Reading one of my favorite blogs this morning, I’ve been ruminating on #1 in a recent post entitled 4 Harsh Truths That Will Make You A Better Person. The entire post is a good read, of course, but I’m a big procrastinator and so I have a special relationship with deadlines. They get me moving like nobody’s business. That movement often comes at the last minute, but I’m more prone to get the job done if given a hard end-date to work with.
Here’s What I’d Do With 30 Final Days
So, thinking about being given precisely 30 days to live, I’ve been thinking about what I’d do with each day. First, I’d make triple certain that all of my financial affairs are in order and I’d plan my own memorial services. I don’t want to be laid out cold in a casket for people to walk by for a final glance before a preacher and those who know me say a few kind words about me. None of that for me, please!
Let’s Par-tay!
My family already knows to do this after my demise, but if I had 30 days to actually plan it myself, I’d plan the best shindig for day 29! Music, good food, a little dancing, maybe a good card game and some dominoes… I’d basically want a good old fashioned house party to say goodbye to everyone. No tears of sadness, only those of joy because I’ve lived a blessed life.
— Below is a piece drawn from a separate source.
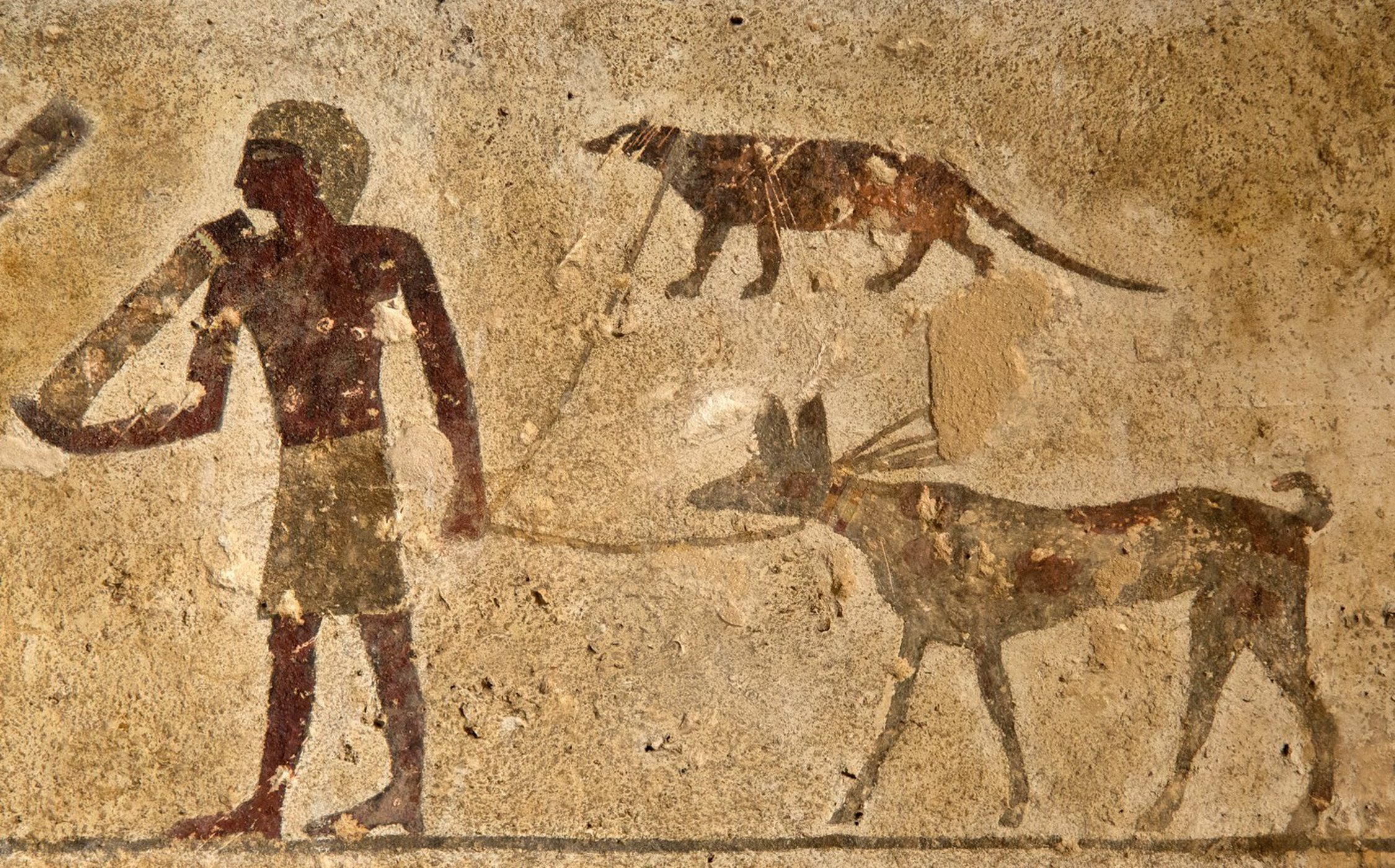 Tomb of Baqet (No 15) Beni Hasan, The Latest Discoveries in Egyptology (May-July 2017) – Nile Scribes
We sent my favorite aunt out this way after she passed. No sad funeral. Instead, we got together with videos and photographs, her favorite music playlist, some of her oldest friends and our family and we just partied in her honor. Plenty of soul food and liquor were on deck and we just enjoyed all of the crazy stories about her life. At some point, we stopped and had a few tearful words, but we laughed just as much as we cried. I know she loved it!
Time Well Spent
I’d also want to spend a few days solo with my husband, my son, my daughter-in-love, my mom, each of my grandchildren and a few other loved ones. We don’t have to go anywhere or do anything special, but I’d just like one-on-one time to share my heart with them and, of course, group time every couple of days just to come together and fellowship over good food and conversation. Basically, the same things we do now, just more intense, purposeful face-to-face time to really appreciate the love we share.
Still Contemplating
There’s more that I’d do in this time span, like visit Ghana and visit friends in Kenya one last time. But I’m still thinking about it all and these are just a few of the things that immediately come to mind.
Tomorrow Isn’t Promised
For some, this thought exercise may seem a bit morbid. For me, though, it has inspired me to work on a little estate planning I need to tighten up on now as opposed to later. It also pleases me to discover that– for the most part– it would make me happy to do more of the things I already get to do on a pretty regular basis, like spend time with family and just appreciate each day as it comes. Yeah, I have a bucket list of things I’d like to do, but very few of the things on that list are so pressing that I’d be disappointed on day 29 or 30 if I didn’t get do them (visiting Ghana is one of my only MUST DOs).
What Does Your 30-Day Deadline Look Like?
What would you do if you knew for an absolute fact you only had 30 days left on earth? Is there anything you’d feel you missed out on if you didn’t get it done by the deadline? Think about it and let the exercise motivate you to do today those pressing things you’ve been putting off for too long.